Tragédia das chuvas em Petrópolis em 2022

Por Yasmim Grijó

Um relatório elaborado pela Casa Fluminense, uma organização da sociedade civil dedicada à política e ações públicas na região metropolitana do Rio de Janeiro, divulgou uma análise abrangente da crise climática, com base nos dados do Censo Demográfico de 2022.

De acordo com o estudo, Petrópolis, com 278 mil habitantes, se destaca entre os 22 municípios pesquisados, por apresentar um percentual consideravelmente maior de 12,3% de casas localizadas em áreas de alto risco de deslizamentos, totalizando 16.977 residências.

Além disso, as inundações representam outra realidade desafiadora para a cidade. Das residências recenseadas pelo Instituto Brasileiro de Geografia e Estatística (IBGE), 10.075 estão situadas em áreas com alto risco de inundações em Petrópolis. Considerando todas as 22 cidades pesquisadas, cerca de 20% das residências, o que equivale a pouco mais de 1,1 milhão de domicílios, enfrentam essa mesma situação.

Vale destacar que nesse relatório foram examinados os relatórios de desastres ambientais comunicados à Defesa Civil nacional pelos municípios e pelo estado do Rio de Janeiro nos últimos quatro anos, de 2020 a 2023. Esses dados são compartilhados em casos de emergência que demandam intervenção federal, proporcionando informações sobre a magnitude do desastre, incluindo o número de pessoas afetadas, residências e infra estruturas impactadas.

Desastres ambientais

Dentro do estudo, foram analisados os registros de desastres ambientais comunicados à Defesa Civil nacional pelos municípios e pelo estado do Rio de Janeiro nos últimos quatro anos, de 2020 a 2023.

Esses dados são comunicados quando a situação de emergência demanda intervenção federal, abrangendo informações sobre o desastre, como número de afetados, residências e infra estruturas impactadas. A entidade ressalta que nem todos os eventos climáticos são registrados nessa base de dados, mas ela fornece uma visão essencial para compreender a complexidade e a magnitude do problema nos territórios. As ocorrências consideradas incluem alagamentos, ciclones, deslizamentos, enxurradas, frente frias/zonas de convergência, inundações e tempestades locais/convectivas.

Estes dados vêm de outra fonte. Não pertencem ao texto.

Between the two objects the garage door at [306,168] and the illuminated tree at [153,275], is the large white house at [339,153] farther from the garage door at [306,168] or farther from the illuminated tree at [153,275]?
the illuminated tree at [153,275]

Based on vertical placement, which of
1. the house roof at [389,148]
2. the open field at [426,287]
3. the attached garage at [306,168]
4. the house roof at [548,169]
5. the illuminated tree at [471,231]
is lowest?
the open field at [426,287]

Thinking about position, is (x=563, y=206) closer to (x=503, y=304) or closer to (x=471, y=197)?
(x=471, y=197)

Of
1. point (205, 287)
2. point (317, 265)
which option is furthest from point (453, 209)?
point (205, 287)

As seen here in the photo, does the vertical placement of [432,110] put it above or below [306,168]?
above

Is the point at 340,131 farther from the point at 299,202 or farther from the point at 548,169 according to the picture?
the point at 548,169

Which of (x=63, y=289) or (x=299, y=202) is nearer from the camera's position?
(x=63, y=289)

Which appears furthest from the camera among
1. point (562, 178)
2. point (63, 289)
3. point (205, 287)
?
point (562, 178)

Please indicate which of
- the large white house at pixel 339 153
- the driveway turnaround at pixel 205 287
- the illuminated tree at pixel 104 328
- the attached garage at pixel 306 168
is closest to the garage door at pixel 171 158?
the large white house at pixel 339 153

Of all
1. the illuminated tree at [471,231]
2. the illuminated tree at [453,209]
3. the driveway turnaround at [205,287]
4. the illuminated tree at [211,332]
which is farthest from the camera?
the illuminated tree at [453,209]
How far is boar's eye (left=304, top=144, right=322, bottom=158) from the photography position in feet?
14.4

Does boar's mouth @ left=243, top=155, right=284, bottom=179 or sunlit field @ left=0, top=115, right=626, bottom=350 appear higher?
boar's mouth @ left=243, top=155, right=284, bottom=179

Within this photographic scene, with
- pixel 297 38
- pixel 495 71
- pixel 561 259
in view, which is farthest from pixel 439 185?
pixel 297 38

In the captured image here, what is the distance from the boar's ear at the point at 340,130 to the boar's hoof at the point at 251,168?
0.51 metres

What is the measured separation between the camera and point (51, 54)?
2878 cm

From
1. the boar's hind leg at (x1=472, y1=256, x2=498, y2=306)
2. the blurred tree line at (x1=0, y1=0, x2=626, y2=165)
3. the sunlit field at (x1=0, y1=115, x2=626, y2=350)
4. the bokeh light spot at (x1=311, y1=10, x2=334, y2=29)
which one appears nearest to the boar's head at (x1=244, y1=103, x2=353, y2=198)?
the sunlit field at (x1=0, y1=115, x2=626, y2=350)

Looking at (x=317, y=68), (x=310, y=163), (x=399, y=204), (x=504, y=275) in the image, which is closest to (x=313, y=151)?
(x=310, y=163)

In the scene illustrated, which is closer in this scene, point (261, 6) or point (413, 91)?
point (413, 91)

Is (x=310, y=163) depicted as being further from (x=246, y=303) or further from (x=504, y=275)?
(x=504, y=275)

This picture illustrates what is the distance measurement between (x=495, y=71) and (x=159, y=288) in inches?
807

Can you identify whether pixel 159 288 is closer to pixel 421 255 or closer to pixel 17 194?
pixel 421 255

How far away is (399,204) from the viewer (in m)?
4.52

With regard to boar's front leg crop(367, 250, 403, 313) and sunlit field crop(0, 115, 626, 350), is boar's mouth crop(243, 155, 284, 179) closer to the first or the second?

Afetados por eventos climáticos

O Rio de Janeiro, devido à sua maior extensão territorial e população, abriga a maior parte dessas casas, com aproximadamente 40%, seguido por Duque de Caxias, com 15%; São Gonçalo, com 8%; e Magé, com 7%. Isso significa que um em cada cinco domicílios particulares na metrópole está em áreas com alto risco de inundações, enquanto um em cada 100 está em áreas com alto risco de deslizamentos de terra.

Quanto à infraestrutura pública afetada, como instalações de saúde, educação, comunitárias e outros serviços, o relatório identificou 737 danos e seis destruições, totalizando um prejuízo estimado em R$ 472 milhões no estado. Na região metropolitana do Rio de Janeiro, foram registrados 296 casos de infraestrutura pública danificada e uma destruída, totalizando cerca de R$ 140 milhões em prejuízos.

Casa Fluminense

A Casa Fluminense trabalha com a produção de narrativas e dados que evidenciam as desigualdades sociais na metrópole, com ênfase nas questões de raça e gênero. No contexto mais amplo da Justiça Climática, a organização também aborda o conceito de racismo ambiental, destacando a exposição desigual de certas populações aos riscos socioambientais, influenciada pela localização geográfica e características sociopolíticas, econômicas e ambientais de determinadas regiões.